CPU is balanced and high, no persistor or standing query bottleneck: The cluster is well-tuned but needs more compute. Scale vertically first (up to 32 cores per host), then horizontally by adding hosts.
CPU is consistently low, no ingest lag, no backpressure, persistor latencies well under limits: The cluster is likely over-provisioned.

If you run multiple ingest streams at different volumes, evaluate each stream individually. A high-volume stream that is falling behind can be masked by aggregate metrics that include idle capacity from low-volume streams. Check ingest.{name}.count and consumer lag per stream. The highest-volume stream is typically what drives your sizing requirement.
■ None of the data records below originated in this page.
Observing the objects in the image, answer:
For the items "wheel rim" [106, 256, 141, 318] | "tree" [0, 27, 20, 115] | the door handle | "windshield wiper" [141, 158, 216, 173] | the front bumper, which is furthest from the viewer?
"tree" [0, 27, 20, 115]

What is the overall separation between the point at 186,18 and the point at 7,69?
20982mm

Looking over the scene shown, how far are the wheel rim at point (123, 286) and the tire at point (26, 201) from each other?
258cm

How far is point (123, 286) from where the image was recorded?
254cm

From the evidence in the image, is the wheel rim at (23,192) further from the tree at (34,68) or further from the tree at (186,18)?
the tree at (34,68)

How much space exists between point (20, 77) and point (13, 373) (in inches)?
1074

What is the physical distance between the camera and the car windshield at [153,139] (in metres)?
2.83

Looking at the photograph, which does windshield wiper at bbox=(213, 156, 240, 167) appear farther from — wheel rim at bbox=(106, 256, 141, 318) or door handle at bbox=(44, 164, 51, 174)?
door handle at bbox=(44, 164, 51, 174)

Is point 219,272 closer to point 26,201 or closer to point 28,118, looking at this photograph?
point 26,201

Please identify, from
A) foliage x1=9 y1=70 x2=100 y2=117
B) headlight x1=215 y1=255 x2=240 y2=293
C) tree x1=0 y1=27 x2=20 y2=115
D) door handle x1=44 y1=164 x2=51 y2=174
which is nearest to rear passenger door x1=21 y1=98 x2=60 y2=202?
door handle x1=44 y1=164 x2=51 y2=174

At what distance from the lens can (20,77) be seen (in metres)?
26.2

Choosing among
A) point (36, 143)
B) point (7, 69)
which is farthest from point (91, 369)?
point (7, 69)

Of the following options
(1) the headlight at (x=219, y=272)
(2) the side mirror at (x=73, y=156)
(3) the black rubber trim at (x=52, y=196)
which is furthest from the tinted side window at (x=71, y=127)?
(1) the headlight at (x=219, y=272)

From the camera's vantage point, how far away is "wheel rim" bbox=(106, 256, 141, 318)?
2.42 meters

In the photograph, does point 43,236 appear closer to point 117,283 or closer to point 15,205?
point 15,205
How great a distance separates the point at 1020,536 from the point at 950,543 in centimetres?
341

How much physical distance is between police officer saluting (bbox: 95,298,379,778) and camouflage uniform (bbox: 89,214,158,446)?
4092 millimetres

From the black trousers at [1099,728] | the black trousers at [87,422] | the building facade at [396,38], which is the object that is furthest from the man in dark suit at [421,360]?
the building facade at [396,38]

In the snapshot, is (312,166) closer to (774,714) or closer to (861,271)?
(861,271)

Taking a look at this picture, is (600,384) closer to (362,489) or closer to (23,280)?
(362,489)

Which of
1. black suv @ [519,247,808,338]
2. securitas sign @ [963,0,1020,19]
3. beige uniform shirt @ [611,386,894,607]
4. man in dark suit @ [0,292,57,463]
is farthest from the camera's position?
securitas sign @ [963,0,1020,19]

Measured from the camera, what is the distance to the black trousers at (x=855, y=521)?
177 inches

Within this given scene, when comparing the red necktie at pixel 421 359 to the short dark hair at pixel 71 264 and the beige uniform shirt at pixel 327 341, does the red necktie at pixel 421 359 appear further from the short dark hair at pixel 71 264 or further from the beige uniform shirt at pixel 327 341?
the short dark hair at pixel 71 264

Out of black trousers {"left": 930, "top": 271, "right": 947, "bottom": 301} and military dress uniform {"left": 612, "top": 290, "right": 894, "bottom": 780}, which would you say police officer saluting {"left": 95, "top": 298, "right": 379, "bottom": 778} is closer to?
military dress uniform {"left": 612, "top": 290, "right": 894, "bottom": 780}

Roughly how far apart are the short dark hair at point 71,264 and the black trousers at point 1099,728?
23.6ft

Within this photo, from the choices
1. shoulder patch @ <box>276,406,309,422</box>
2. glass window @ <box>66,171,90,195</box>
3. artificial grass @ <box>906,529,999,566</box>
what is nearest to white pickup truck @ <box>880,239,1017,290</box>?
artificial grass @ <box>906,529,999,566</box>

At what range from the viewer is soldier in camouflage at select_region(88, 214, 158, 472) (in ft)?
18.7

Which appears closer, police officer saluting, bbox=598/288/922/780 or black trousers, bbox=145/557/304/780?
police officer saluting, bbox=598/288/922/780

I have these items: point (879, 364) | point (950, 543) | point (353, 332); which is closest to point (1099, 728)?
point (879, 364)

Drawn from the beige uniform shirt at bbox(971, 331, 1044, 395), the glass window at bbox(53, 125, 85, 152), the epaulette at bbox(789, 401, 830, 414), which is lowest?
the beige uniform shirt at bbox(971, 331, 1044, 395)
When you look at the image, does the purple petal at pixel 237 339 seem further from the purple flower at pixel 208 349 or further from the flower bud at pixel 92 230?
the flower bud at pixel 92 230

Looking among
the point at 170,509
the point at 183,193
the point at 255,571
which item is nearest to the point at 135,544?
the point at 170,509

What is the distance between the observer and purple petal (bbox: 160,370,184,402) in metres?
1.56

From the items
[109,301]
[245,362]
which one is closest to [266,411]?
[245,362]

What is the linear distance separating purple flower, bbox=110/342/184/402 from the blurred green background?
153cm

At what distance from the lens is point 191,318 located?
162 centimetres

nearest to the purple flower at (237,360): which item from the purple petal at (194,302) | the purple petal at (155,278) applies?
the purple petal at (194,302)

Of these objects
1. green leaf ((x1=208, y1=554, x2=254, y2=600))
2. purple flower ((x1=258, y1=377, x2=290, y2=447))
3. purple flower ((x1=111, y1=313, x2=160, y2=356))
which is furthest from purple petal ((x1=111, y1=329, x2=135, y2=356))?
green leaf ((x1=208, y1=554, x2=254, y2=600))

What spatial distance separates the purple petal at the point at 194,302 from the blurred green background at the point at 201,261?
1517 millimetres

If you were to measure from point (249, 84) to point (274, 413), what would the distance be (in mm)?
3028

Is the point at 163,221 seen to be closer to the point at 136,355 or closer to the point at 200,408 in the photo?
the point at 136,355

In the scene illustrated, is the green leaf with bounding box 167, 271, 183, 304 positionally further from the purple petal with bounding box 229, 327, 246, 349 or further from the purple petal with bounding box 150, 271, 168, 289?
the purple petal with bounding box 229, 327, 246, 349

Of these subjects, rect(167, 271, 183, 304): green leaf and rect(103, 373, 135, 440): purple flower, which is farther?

After applying a change, measure again during peak traffic. Each round of tuning may resolve one bottleneck and reveal another. Continue until the cluster either meets your throughput requirement or you have confirmed that the cluster size itself needs to change.

Estimating a Target Size¶

Once you have confirmed that the cluster is over-provisioned or under-provisioned (not just misconfigured), use the CPU measurements from peak traffic to estimate a target host count:

Take the average CPU utilization across all Quine Enterprise hosts during peak traffic. For example, 25 hosts averaging 30% CPU at peak.
Multiply to get your effective utilization: 25 hosts × 0.30 = 7.5 host-equivalents of work.
Divide by a target CPU utilization of around 80%, which leaves headroom for traffic spikes: 7.5 ÷ 0.80 ≈ 10 hosts.
Apply the minimum floor of 3 and round up.

The same approach works in reverse. If CPU is saturated across all hosts with no other bottleneck, estimate how many hosts would bring utilization down to around 80%: multiply current hosts by current peak CPU, then divide by 0.80.

This estimate is approximate. Changing the host count redistributes data and changes cross-host messaging patterns, so actual CPU at the new size will differ from the prediction. Treat it as a starting point, not a final answer.

Validating and Resizing¶

If you have a staging environment, deploy the candidate cluster size with the same configuration and replay production data at peak rate. Measure and tune at the new size before committing to the change.
If you do not have a staging environment, plan the resize during a maintenance window and monitor closely after the change. Be prepared to resize again if the cluster does not handle peak traffic as expected.

Resizing a Quine Enterprise cluster requires stopping all members and restarting with the new target-size. Persisted data and standing queries are preserved, but ingests must be deleted and recreated because they are defined per-member. See the Cluster Scaling procedure for details.

Warning

Do not resize based on average load. Always measure during peak traffic.

Benchmarking Tips¶

Stabilize before measuring. Ingest rates are reported as exponentially weighted moving averages, which are volatile at the start of a stream. Allow at least 10 minutes for rates to stabilize.
Isolate ingest overhead. To measure the maximum rate the cluster can consume from a source, duplicate your ingest definition but set the format to Drop. This acknowledges and discards each record without parsing or executing the ingest query. Comparing the Drop rate to the full ingest rate shows how much overhead your parsing and query logic add.